## Trecho da fonte
——

Não da eleição municipal. Em relação a esta, os presidentes e dirigentes das siglas aliadas não nutrem mais expectativas de que poderão contar com uma ampla ajuda de Bolsonaro. Concluíram que ele não irá se arriscar e vincular sua imagem a candidatos que, depois de eleitos, fatalmente enfrentarão severas dificuldades financeiras e operacionais.
Diante da tragédia provocada pela pandemia, as atuais administrações municipais tiveram uma série de dificuldades para combater o novo coronavírus e prover o atendimento aos infectados. A covid-19 se disseminou pelo Brasil e em muitas cidades os serviços de saúde foram testados ao limite.
Por outro lado, os municípios receberam um volume considerável de recursos do governo central. O auxílio emergencial garantiu a manutenção de diversos negócios locais e ampliou a arrecadação dos entes federados.
Isso não deve se repetir, ao menos nos patamares vistos atualmente, a partir de janeiro de 2021. O futuro dos próximos prefeitos é incerto. Bolsonaro não quer, a princípio, colar sua sorte à deles e depois ser cobrado.
Mesmo assim, tem seus candidatos e analisa a possibilidade de entrar para valer pelo menos nas campanhas de São Paulo, Santos e Manaus. Acha que terá capacidade de influenciar a vitória de aliados e minar o poder de adversários. Isso sem falar na publicação nas redes sociais de um santinho virtual do seu filho Carlos, embora neste caso seja difícil saber se a postagem é obra do presidente ou do próprio vereador que tenta a reeleição e possui franco acesso às senhas do pai.
Essa opção dúbia em relação à eleição municipal não deve criar maiores problemas com a base. O que chama a atenção dos aliados é a mensagem passada, pelo presidente e por seus principais auxiliares, de que a política definitivamente passou à frente da economia na fila de prioridades.
As discussões sobre a reforma administrativa ficaram em segundo plano. O Executivo enviou-a ao Congresso depois de grande relutância do próprio presidente, em razão justamente da impopularidade da iniciativa, e agora tenta se desincumbir da missão de aglutinar esforços para aprová-la. Sua promulgação seria um compromisso da classe política com a redução do tamanho e a modernização do Estado, mas é algo sequer cogitado para este ano.
O mesmo ocorre com as conversas sobre a reforma tributária. Com os líderes, os representantes do governo preferem concentrar o diálogo na necessidade de instituição de uma nova CPMF e, claro, na criação do Renda Cidadã.

——

## Registros

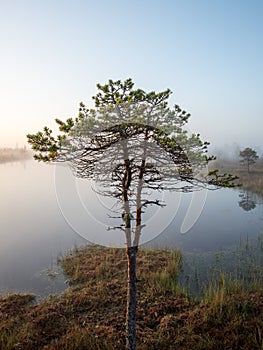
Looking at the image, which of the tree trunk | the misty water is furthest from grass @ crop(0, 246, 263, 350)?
the misty water

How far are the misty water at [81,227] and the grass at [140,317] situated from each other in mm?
2210

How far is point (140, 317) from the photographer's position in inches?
295

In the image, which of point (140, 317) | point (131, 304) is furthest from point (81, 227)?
point (140, 317)

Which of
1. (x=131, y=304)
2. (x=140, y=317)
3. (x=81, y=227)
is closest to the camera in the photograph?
(x=81, y=227)

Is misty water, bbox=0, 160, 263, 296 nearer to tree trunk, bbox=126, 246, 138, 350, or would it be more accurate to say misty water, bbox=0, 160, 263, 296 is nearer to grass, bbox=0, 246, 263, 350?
tree trunk, bbox=126, 246, 138, 350

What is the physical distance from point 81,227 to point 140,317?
189 inches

——

## Problemas a resolver
(1) Liste as cidades em cujas campanhas, segundo o texto sobre Bolsonaro e a eleição municipal, o presidente avalia entrar para valer.
(2) De acordo com o texto sobre Bolsonaro e a eleição municipal, a partir de quando o volume de recursos do governo central aos municípios não deve se repetir nos patamares atuais?
(3) Retome o texto sobre Bolsonaro e a eleição municipal logo após a última frase apresentada e dê continuidade a ele.

## Resultados por tarefa
(1) São Paulo, Santos e Manaus.

(2) A partir de janeiro de 2021.

(3)
A meta do governo é se aproximar de uma parcela da população que jamais esteve com Bolsonaro, transformando cidadãos até então invisíveis aos olhos de Brasília em eleitores de carne e osso na campanha de 2022. “Com o pobre, é dinheiro na veia”, acostumaram-se a ouvir os congressistas aliados em reuniões na Esplanada dos Ministérios e nos palácios presidenciais.
A princípio, o plano não desagrada quem está no barco. Em relação ao teto de gastos, o discurso oficial continuará a ser que não haverá flexibilização da âncora fiscal, mesmo que o uso de recursos do Fundeb para financiar o Renda Cidadã seja apontado como um subterfúgio.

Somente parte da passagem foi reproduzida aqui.